Un seul jour et puis s’en va. Hassan Rabehi, qui a remis le vendredi 7 juin au ministre égyptien des Affaires étrangères, Sameh Choukry, les copies de ses lettres de créance en tant que nouvel ambassadeur d’Algérie en Égypte, peut voir son nom inscrit dans le livre Guinness des records. En effet, littéralement au lendemain de son installation dans ses nouvelles fonctions au Caire, où il devait également porter la casquette de délégué permanent de l’Algérie auprès de la Ligue arabe, le diplomate a eu la surprise d’apprendre son limogeage par le président algérien Abdelmadjid Tebboune.
Un cas unique dans les annales diplomatiques, surtout que cet ambassadeur était porteur d’un message officiel et écrit, à savoir l’original de ses lettres de créance signées par Tebboune, qu’il devait remettre en mains propres, et lors d’une cérémonie officielle, au président égyptien Abdelfattah Sissi.

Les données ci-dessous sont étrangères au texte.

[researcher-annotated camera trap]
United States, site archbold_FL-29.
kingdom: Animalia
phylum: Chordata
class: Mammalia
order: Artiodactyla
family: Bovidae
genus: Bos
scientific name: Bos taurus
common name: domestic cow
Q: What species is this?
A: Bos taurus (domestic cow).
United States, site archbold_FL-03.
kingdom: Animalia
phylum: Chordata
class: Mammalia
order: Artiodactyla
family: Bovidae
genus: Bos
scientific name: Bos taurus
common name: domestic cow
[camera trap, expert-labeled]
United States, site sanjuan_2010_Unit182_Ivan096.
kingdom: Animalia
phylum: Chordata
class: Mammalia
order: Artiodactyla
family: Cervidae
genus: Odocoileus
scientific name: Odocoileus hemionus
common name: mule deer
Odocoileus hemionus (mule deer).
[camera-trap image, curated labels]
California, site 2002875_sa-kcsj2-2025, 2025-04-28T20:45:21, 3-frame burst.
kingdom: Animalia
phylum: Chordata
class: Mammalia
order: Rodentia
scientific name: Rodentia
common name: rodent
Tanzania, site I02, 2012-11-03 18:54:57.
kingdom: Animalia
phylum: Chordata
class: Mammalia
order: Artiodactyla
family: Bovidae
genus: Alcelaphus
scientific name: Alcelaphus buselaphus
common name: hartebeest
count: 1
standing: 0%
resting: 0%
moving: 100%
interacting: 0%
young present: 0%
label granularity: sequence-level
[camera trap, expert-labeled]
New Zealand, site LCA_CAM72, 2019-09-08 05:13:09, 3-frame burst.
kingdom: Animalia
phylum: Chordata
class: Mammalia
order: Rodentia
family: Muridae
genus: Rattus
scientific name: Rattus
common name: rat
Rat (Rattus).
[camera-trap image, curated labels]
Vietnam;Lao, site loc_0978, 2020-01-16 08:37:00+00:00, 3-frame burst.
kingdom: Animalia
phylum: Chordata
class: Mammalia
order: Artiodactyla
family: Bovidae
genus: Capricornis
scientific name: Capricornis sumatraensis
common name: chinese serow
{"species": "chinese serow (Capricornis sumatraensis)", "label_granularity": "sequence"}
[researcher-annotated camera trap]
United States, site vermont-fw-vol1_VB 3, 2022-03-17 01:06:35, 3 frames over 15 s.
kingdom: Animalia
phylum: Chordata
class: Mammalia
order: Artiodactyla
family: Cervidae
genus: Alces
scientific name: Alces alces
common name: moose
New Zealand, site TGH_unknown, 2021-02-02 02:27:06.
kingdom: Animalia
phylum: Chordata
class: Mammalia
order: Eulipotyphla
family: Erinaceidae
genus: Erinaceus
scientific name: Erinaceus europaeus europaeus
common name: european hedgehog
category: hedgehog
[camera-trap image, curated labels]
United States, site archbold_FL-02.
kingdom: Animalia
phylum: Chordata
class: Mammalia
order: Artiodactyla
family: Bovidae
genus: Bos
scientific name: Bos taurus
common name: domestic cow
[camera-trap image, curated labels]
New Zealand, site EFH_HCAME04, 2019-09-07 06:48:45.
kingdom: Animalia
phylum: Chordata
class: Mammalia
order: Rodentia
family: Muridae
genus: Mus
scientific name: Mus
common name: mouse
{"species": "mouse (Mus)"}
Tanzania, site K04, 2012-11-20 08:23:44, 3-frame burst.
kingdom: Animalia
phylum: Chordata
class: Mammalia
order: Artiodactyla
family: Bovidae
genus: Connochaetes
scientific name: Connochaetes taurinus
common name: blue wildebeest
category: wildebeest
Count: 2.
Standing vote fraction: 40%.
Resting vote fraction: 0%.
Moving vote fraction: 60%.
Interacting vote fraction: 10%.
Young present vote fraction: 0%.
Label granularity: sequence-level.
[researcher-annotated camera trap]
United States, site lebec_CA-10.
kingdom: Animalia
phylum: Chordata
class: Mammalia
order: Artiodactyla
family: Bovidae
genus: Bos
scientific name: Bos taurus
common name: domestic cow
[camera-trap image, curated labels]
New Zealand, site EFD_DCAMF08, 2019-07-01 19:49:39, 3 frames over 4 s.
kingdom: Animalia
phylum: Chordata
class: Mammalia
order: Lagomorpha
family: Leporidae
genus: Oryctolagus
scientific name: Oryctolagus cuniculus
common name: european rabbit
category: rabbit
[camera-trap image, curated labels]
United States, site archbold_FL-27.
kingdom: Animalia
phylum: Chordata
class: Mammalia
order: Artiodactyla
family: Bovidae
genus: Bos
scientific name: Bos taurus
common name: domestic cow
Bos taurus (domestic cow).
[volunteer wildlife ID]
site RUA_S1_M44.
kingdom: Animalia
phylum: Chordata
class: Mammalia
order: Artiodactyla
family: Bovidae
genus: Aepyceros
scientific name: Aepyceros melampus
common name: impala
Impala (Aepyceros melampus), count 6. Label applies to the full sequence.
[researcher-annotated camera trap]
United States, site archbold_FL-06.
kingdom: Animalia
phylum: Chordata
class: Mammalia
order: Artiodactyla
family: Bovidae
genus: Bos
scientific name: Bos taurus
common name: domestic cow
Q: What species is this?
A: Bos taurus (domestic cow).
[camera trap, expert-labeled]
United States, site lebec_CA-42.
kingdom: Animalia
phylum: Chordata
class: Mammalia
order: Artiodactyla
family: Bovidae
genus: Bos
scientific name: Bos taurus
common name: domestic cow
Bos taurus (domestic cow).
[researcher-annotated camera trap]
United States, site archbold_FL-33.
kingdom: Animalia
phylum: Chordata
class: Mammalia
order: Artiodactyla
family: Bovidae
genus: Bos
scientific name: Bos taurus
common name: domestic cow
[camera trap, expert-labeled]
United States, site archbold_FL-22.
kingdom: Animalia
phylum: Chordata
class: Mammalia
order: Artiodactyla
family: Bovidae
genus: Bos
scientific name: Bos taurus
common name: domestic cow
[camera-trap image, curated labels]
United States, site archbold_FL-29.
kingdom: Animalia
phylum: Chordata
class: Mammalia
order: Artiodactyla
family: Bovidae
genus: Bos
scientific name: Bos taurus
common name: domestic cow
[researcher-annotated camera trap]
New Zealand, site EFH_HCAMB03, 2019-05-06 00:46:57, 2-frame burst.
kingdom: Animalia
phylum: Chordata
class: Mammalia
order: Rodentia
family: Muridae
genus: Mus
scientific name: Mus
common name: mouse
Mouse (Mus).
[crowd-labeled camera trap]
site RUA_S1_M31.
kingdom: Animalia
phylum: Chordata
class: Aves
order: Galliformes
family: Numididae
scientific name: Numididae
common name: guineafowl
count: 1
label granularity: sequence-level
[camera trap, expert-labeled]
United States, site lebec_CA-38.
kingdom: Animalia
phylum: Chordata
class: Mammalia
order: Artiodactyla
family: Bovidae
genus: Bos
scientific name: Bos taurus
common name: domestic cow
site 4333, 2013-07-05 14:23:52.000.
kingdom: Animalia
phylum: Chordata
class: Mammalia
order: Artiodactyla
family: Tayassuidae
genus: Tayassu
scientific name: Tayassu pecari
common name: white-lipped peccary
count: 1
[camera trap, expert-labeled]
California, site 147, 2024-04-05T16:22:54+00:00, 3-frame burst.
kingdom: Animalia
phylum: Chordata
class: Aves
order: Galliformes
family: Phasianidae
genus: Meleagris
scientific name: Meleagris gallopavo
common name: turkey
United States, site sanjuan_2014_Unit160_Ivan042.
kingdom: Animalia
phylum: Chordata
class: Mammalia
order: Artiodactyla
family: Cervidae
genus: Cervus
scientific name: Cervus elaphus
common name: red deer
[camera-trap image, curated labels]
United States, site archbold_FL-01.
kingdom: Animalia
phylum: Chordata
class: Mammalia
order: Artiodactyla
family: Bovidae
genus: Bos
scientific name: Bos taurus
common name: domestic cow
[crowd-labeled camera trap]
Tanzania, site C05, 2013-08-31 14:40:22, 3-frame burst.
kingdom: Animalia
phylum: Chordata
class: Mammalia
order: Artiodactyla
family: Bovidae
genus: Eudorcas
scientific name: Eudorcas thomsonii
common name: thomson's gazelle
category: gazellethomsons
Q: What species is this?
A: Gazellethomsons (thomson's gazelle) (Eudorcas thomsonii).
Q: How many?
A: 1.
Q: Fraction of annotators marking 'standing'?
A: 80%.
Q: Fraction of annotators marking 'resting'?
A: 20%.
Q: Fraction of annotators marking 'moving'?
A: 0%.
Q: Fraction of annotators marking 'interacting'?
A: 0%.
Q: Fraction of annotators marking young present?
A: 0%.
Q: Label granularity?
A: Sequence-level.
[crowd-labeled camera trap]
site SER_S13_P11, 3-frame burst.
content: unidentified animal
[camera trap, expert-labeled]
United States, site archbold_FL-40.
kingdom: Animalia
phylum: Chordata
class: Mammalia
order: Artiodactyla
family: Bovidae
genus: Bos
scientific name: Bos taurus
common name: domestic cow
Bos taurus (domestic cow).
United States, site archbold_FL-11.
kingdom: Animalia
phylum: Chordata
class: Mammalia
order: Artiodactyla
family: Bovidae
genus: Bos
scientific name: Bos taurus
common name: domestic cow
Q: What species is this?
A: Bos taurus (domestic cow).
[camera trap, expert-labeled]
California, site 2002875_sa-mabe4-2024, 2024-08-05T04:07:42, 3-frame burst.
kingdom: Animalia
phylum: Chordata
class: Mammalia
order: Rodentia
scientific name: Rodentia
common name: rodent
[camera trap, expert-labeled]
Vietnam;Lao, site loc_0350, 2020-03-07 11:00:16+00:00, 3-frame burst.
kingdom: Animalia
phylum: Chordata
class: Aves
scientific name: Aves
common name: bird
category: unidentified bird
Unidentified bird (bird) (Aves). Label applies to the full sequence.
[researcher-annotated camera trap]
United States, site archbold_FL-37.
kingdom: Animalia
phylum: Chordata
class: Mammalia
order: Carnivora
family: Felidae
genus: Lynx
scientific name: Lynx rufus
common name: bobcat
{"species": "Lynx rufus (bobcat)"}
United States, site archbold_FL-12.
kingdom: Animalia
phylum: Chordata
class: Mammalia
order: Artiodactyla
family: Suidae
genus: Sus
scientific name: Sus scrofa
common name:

C’est d’ailleurs ce dernier, comme le veut la pratique diplomatique en la matière, qui lui a accordé et signé, en avril dernier, un agrément d’accréditation à la demande du président Tebboune.
Ce super ambassadeur était également porteur d’une lettre d’accréditation à remettre au secrétaire général de la Ligue arabe où il devait représenter l’Algérie. C’est dire si la présidence égyptienne et le secrétariat général de la Ligue arabe sont les premiers surpris par cette rétractation inattendue du président algérien.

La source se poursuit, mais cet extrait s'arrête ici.